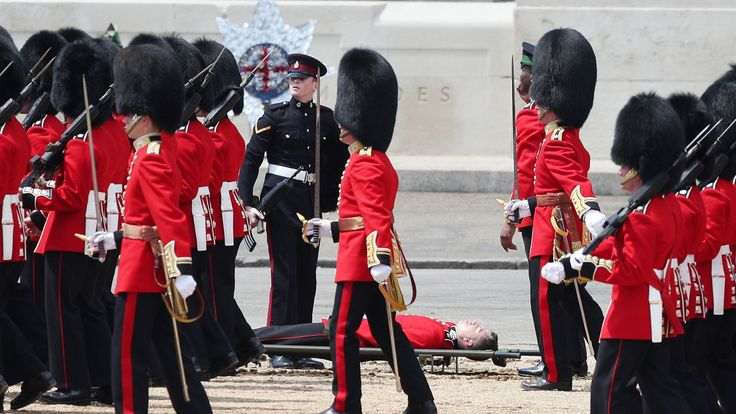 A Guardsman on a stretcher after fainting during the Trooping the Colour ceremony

==

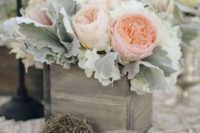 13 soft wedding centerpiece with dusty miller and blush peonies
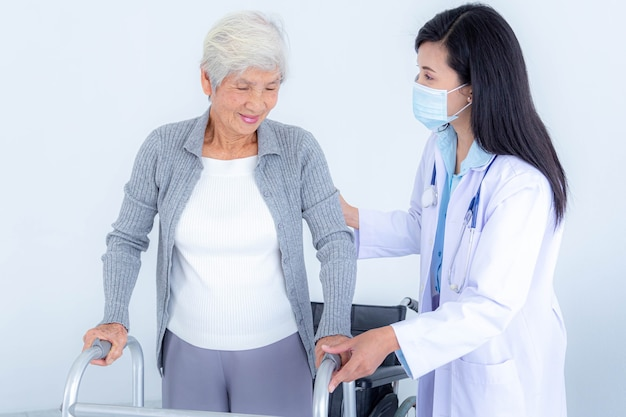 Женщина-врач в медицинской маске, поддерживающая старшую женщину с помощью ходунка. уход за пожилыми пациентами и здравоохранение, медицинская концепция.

▶ **Work order**: In the entries above, find the line containing "13 soft wedding" and the line containing "Женщина-врач в медицинской", then copy both and every line between them exactly, without any picture.

▶ **Expected answer**:
 13 soft wedding centerpiece with dusty miller and blush peonies
 Женщина-врач в медицинской маске, поддерживающая старшую женщину с помощью ходунка. уход за пожилыми пациентами и здравоохранение, медицинская концепция.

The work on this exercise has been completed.